1.10. Groups#

We introduce the notion of groups in this section.


All functions in this section are total functions.

1.10.1. Definition#

A group is a set with a single binary operation. It is one of the simplest algebraic structures.

Definition 1.115 (Group)

Let \(G\) be a set. Let \(\cdot : G \times G \to G\) be a binary operation defined on \(G\) mapping \((g_1, g_2) \to \cdot (g_1, g_2)\) and denoted as

\[ \cdot (g_1, g_2)\triangleq g_1 \cdot g_2. \]

If the binary operation \(\cdot\) satisfies the following properties:

  1. [Closure] The set \(G\) is closed under the binary operation \(\cdot\). i.e.

    \[ \forall g_1, g_2 \in G, g_1 \cdot g_2 \in G. \]
  2. [Associativity] For every \(g_1, g_2, g_3 \in G\)

    \[ g_1 \cdot (g_2 \cdot g_3) = (g_1 \cdot g_2) \cdot g_3 \]
  3. [Identity element] There exists an element \(e \in G\) such that

    \[ g \cdot e = e \cdot g = g \quad \forall g \in G \]
  4. [Inverse element] For every \(g \in G\) there exists an element \(g^{-1} \in G\) such that

    \[ g \cdot g^{-1} = g^{-1} \cdot g = e \]

then the set \(G\) together with the operator \(\cdot\) denoted as \((G, \cdot)\) is known as a group.

Above properties are known as group axioms. Note that commutativity is not a requirement of a group.

Remark 1.22

Frequently, the group operation is the regular mathematical addition. In those cases, we write \(g_1 \cdot g_2\) as \(g_1 + g_2\). Otherwise, we will write \(g_1 \cdot g_2\) as \(g_1 g_2\).

Often, we may simply write a group \((G, \cdot)\) as \(G\) when the underlying operation \(\cdot\) is clear from the context. Commutative groups#

A commutative group is a richer structure than a group. Its elements also satisfy the commutativity property.

Definition 1.116 (Commutative group)

Let \((G, \cdot)\) be a group such that its binary operation \(\cdot\) satisfies an additional property:

  1. [Commutativity] For every \(g_1, g_2 \in G\)

    \[ g_1 g_2 = g_2 g_1 \]

Then \((G,\cdot)\) is known as a commutative group or an Abelian group.

1.10.2. Permutation Groups#

Definition 1.117 (Permutation)

Let \(X\) be a nonempty set. A bijective function \(\pi : X \to X\) is called a permutation of \(X\).

The set of all permutations of a set \(X\) is denoted by \(\Sym(X)\).

• _DATA SUPPLIED_

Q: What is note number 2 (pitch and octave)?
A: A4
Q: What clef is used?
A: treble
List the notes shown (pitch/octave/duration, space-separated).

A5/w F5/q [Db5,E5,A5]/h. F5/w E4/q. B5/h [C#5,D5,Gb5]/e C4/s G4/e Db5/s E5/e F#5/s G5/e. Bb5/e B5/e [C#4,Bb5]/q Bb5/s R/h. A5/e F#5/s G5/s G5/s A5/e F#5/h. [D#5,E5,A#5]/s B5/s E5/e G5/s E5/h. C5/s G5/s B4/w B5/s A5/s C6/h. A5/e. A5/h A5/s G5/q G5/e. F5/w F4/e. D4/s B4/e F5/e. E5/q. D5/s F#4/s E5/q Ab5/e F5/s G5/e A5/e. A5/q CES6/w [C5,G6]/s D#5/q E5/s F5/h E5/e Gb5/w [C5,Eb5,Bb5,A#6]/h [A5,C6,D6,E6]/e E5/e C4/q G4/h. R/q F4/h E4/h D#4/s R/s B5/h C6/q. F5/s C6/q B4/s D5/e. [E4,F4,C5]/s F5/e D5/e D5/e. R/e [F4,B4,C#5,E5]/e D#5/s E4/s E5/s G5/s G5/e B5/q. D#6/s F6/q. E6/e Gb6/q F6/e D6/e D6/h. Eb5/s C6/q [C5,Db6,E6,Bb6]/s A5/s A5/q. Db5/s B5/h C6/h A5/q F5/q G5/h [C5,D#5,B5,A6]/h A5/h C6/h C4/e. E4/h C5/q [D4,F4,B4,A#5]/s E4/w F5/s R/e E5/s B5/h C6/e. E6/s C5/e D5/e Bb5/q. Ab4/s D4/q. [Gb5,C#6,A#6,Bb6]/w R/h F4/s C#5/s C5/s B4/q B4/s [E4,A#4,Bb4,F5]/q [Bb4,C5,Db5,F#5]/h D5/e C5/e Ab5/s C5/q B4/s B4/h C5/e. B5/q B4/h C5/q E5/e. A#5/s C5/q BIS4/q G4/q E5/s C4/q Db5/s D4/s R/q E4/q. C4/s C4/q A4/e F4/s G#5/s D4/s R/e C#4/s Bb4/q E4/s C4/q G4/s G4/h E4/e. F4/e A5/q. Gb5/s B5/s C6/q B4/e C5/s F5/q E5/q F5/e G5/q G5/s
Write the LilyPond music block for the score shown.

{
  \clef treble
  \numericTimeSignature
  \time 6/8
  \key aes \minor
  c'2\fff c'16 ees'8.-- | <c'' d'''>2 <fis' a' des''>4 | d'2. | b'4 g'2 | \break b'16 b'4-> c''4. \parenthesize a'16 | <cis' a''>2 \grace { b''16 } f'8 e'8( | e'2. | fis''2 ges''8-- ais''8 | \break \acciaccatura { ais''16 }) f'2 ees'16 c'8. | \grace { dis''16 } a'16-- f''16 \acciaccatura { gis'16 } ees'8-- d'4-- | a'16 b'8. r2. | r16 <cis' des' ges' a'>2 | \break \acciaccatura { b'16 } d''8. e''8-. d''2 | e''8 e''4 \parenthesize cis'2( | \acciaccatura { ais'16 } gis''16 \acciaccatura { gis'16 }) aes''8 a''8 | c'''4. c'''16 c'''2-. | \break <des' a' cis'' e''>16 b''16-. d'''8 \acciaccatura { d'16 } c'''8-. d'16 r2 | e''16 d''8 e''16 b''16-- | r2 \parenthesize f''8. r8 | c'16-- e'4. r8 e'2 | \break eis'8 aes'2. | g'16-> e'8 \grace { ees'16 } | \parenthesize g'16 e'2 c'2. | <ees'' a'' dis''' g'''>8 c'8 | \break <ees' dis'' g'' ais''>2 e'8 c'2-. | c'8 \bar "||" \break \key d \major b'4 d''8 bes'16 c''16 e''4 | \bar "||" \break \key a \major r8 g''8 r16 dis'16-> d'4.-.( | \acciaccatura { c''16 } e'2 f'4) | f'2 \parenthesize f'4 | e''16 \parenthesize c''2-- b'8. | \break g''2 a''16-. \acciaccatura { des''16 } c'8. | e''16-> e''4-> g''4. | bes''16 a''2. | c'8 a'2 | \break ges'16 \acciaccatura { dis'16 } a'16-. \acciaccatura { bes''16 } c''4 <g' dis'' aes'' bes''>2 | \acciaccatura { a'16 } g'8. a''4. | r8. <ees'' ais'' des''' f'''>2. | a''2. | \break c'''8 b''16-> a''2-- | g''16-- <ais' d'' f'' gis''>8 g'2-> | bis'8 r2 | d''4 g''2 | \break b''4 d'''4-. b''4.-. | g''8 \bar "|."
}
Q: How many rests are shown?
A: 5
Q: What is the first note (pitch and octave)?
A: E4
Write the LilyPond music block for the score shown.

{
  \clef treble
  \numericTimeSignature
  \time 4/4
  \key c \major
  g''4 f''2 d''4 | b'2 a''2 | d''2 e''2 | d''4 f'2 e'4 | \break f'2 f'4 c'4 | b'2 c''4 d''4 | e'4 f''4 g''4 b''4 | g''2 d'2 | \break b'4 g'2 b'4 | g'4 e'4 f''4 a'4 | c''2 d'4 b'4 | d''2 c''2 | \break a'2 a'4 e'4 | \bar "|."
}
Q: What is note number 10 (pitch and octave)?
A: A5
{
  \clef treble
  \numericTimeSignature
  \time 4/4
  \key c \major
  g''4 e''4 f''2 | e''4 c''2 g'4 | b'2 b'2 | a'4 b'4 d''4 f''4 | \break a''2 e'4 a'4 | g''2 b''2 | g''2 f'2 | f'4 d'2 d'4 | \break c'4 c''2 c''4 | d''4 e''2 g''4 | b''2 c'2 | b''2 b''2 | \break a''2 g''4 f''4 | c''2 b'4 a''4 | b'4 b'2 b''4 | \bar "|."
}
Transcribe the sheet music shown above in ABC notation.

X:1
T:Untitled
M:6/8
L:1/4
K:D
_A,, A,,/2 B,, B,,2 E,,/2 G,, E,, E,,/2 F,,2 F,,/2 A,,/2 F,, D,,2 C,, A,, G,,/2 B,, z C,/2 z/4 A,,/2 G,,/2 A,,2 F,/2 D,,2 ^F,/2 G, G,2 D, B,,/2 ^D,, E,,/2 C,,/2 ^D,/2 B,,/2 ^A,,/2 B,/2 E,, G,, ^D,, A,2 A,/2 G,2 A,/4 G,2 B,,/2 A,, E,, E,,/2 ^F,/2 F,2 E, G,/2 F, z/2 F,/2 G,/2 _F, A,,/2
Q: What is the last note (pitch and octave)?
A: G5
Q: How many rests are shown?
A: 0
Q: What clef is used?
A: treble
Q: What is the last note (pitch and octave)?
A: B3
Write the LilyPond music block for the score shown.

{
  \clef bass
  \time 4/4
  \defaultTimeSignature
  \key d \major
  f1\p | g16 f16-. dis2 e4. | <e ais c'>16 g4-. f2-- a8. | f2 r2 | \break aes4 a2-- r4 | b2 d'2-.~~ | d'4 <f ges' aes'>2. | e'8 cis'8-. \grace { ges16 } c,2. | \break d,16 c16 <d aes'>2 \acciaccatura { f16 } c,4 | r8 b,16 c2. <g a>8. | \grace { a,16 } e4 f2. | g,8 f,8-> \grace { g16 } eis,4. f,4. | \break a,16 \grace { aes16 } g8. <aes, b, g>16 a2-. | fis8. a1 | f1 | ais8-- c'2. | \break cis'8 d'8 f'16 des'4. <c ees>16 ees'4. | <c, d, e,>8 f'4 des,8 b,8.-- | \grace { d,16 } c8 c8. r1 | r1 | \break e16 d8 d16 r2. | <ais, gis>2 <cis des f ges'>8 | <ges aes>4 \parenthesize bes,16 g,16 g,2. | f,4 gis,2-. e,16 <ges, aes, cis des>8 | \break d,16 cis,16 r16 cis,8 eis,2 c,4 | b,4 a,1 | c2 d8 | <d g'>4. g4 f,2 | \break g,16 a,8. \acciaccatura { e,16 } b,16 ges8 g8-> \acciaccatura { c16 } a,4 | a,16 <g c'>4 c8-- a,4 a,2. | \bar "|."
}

• _WORK REQUIRED_
Write the next part of the section on groups, starting right after its last sentence about the set of all permutations of \(X\).

• _OUTPUT BELOW_
Theorem 1.37 (Permutation group)

Let \(X\) be a nonempty set. The set of all permutations of \(X\), namely \(\Sym(X)\), is a group under the operation of function composition.

It is known as the permutation group of \(X\) and denoted as \((\Sym(X), \circ)\).

Proof. Since every permutation \(\pi: X \to X\) is a bijection, hence it has a unique inverse function \(\pi^{-1}: X \to X\) which is also a permutation (as it is also a bijection).


  1. Let \(\pi\) and \(\sigma\) be permutations.

  2. Then they are both bijections.

  3. Hence Their composition \(\pi \circ \sigma\) is also a bijection.

  4. Hence \(\pi \circ \sigma\) is also a permutation.

  5. Hence \(\Sym(X)\) is closed under function composition.


  1. Function composition is by definition associative.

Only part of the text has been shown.